By the reign of Queen Victoria, from 1837, ‘a pall of prudery lay over nineteenth century England’; methods of contraception were little known, or spoken about, and were considered ‘not respectable’. Although printed adverts for condoms did not appear until the early years of Edward VII’s reign – whether he availed himself of them during his career of serial adultery is not known – their mention in the press always caused a public sensation. For eighteen days during November–December 1886, the nation was spellbound by the Campbell versus Campbell legal case.
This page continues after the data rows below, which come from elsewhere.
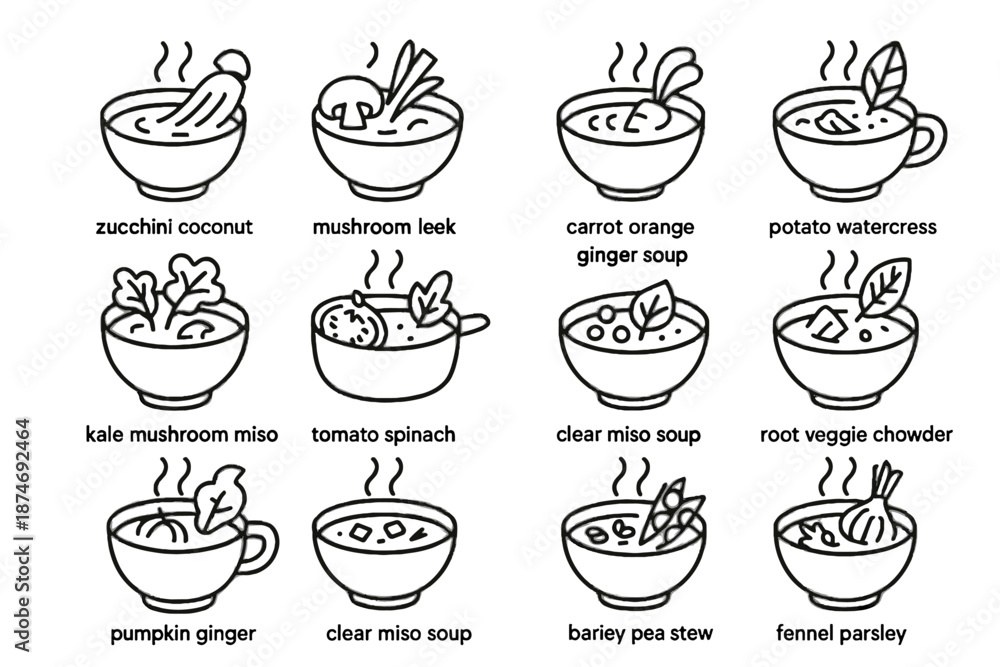 zucchini coconut

mushroom leek

carrot orange ginger soup

potato watercress

kale mushroom miso

tomato spinach

clear miso soup

root veggie chowder

pumpkin ginger

clear miso soup

bariey pea stew

fennel parsley

Adobe Stock | #1874692464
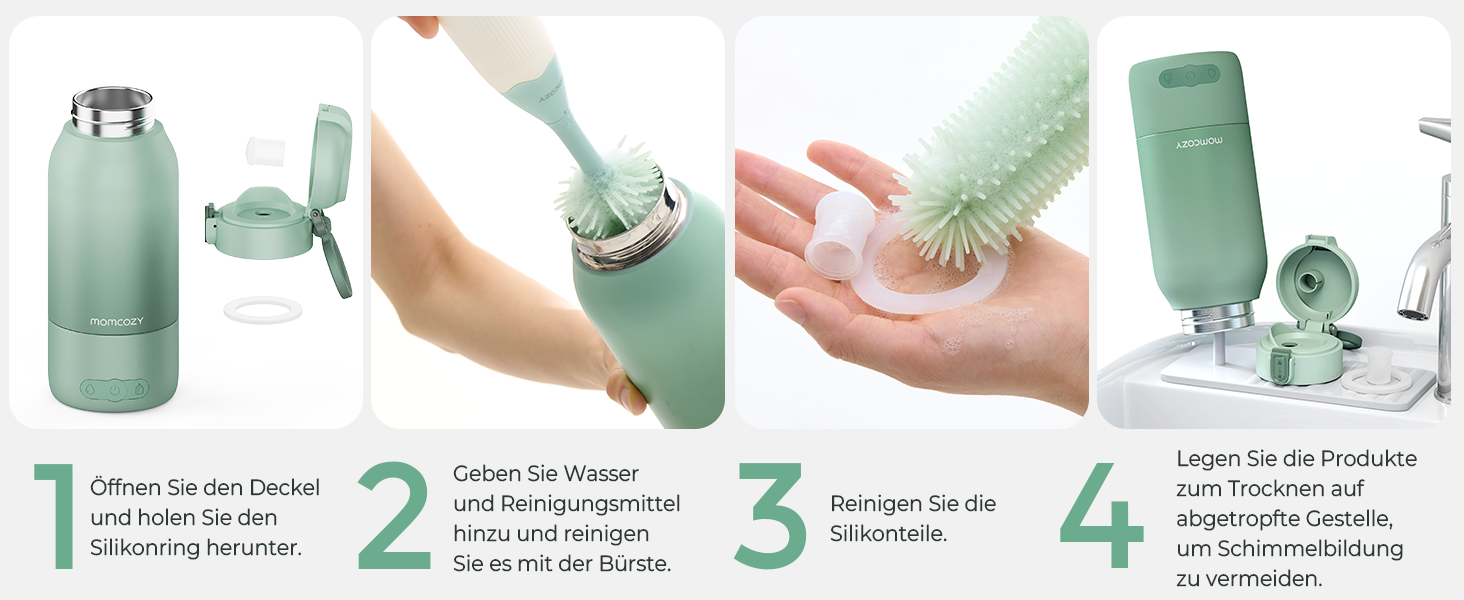 momcozy

momcozy

momcozy

1 Öffnen Sie den Deckel und holen Sie den Silikonring herunter.

2 Geben Sie Wasser und Reinigungsmittel hinzu und reinigen Sie es mit der Bürste.

3 Reinigen Sie die Silikonteile.

4 Legen Sie die Produkte zum Trocknen auf abgetropfte Gestelle, um Schimmelbildung zu vermeiden.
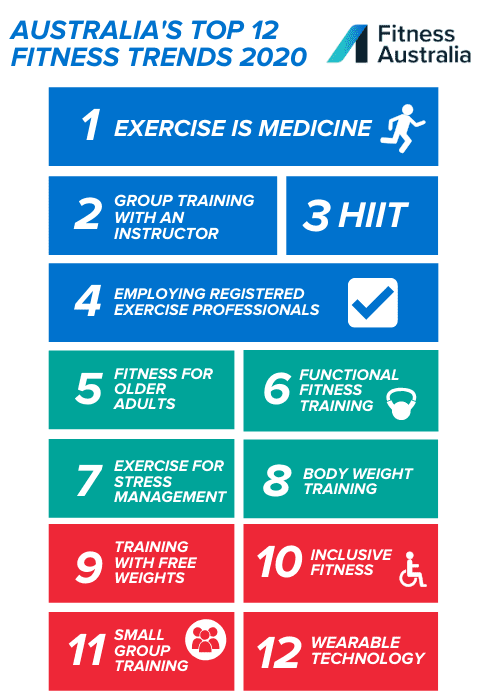 AUSTRALIA'S TOP 12 FITNESS TRENDS 2020

Fitness Australia

1 EXERCISE IS MEDICINE

2 GROUP TRAINING WITH AN INSTRUCTOR

3 HIIT

4 EMPLOYING REGISTERED EXERCISE PROFESSIONALS

5 FITNESS FOR OLDER ADULTS

6 FUNCTIONAL FITNESS TRAINING

7 EXERCISE FOR STRESS MANAGEMENT

8 BODY WEIGHT TRAINING

9 TRAINING WITH FREE WEIGHTS

10 INCLUSIVE FITNESS

11 SMALL GROUP TRAINING

12 WEARABLE TECHNOLOGY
This evolved after the collapse of the marriage of Lord Colin Campbell – fifth son of George, 8th Duke of Argyll – and his wife, the former Gertrude Blood. Lord Colin accused his wife of adultery with Charles Spencer Churchill, Duke of Marlborough, General William Butler and London’s fire chief Captain Eyre Massey Shaw, and others. Lady Campbell counterclaimed.

Calling before Sir Charles Parker Butt, the trial included an examination of the Campbells’s sex life. Answering a question from lawyer Frank Lockwood, Lady Campbell admitted that contraceptives had been used during their sexual intercourse. This was because Lord Colin was thought to have syphilis. This gave rise to the public belief that contraception was in regular use among the upper classes in their adulterous relationships. Both the Campbells were exonerated at the trial. Lord Colin died in 1895 and Lady Campbell in 1911. Although her life had more to it than the promiscuity of earlier years – which earned her the title of Victorian ‘Sex Goddess’ – her court appearance added a facet or two to the history of Victorian contraception. With her brood of nine children Queen Victoria and Prince Albert seem not to have practiced contraception. Even so, Frenchman Hector France found in London’s Petticoat Lane, a vendor selling condoms bearing the portrait of Queen Victoria.

Whatever advice on contraception was given to royalty by their physicians, one royal doctor’s opinion was clear. While the Lambeth Conference of Bishops of 1920 condemned the use of ‘artificial means of restriction’, physician-extraordinary to George V, Lord Dawson of Penn, denounced the conference’s opinions in these terms:

The love envisaged by the Lambeth Conference is an invertebrate, joyless thing – not worth having. Birth control is here to stay.

The royal doctor made the headlines with his opinion of contraception, a feat not repeated since the days of Charles II.